È durato due settimane perché, per permettere la partecipazione degli studenti universitari come volontari, abbiamo dovuto fare lo slalom fra le differenti date delle vacanze universitarie. Il primo successo quest’anno è stata proprio la presenza dei volontari: mentre l’anno scorso si erano iscritti 6 ragazzi, quest’anno abbiamo dovuto dividere le due settimane in due turni di 12 volontari, e gli stessi ragazzi stanno diventando sempre più protagonisti, per esempio Stefania, direttrice del teatro, e Camila, responsabile del gruppo giochi, mostrando come la comunità stia crescendo fino al punto in cui i ragazzi riescono a prendersi a carico sempre più iniziativa e responsabilità.
Nella cucina invece hanno aiutato alcune mamme e papà della parrocchia in modo gratuito cosa non molto comune nella chiesa locale.
Grazie alla generosità di tanti parrocchiani e amici abbiamo potuto proporre ai bambini due settimane di giochi di squadra, i canti e i balli dei tradizionali “villancicos”, i canti natalizi tipici dell’America Latina, il catechismo attraverso il teatro preparato dai ragazzi e il pranzo.
Il primo miracolo che voglio sottolineare è che siamo riusciti a coinvolgere bambini dai 7 ai 12 anni provenienti sia dalla baraccopoli nel territorio della parrocchia sia da altre famiglie amiche, riuscendo quindi a unire diverse classi sociali, cosa che non è né scontata né facile nella società colombiana.
Inoltre, grazie alla generosità di alcune suore che vivono nel territorio della parrocchia, abbiamo potuto proporre ai giovani volontari non solo di partecipare alle attività ma anche di rimanere per una sorta di convivenza e missione, in cui abbiamo condiviso momenti di riflessione e preghiera e le cene per diventare più amici.

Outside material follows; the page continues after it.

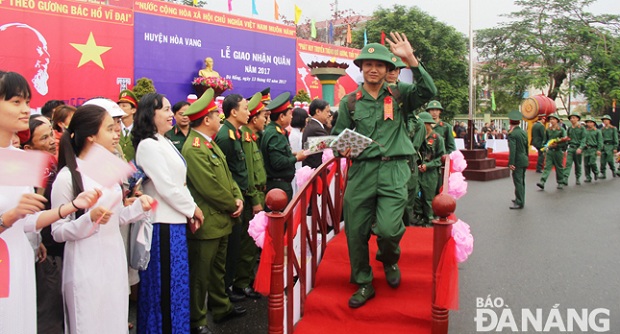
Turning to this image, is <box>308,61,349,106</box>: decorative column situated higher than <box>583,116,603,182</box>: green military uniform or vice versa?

Anche se non sono mancati imprevisti e momenti di inevitabile difficoltà, non hanno potuto cancellare la gioia di vivere due settimane donandoci per costruire il Regno di Dio, e insieme imparare che la nostra vita è fatta per vivere all’altezza dei grandi orizzonti della vita della Chiesa.
E l’allegria che ha regnato dai bambini e nei volontari ne è stata segno.
Vi condivido alcune foto e vi abbraccio, augurandovi un Buon Natale!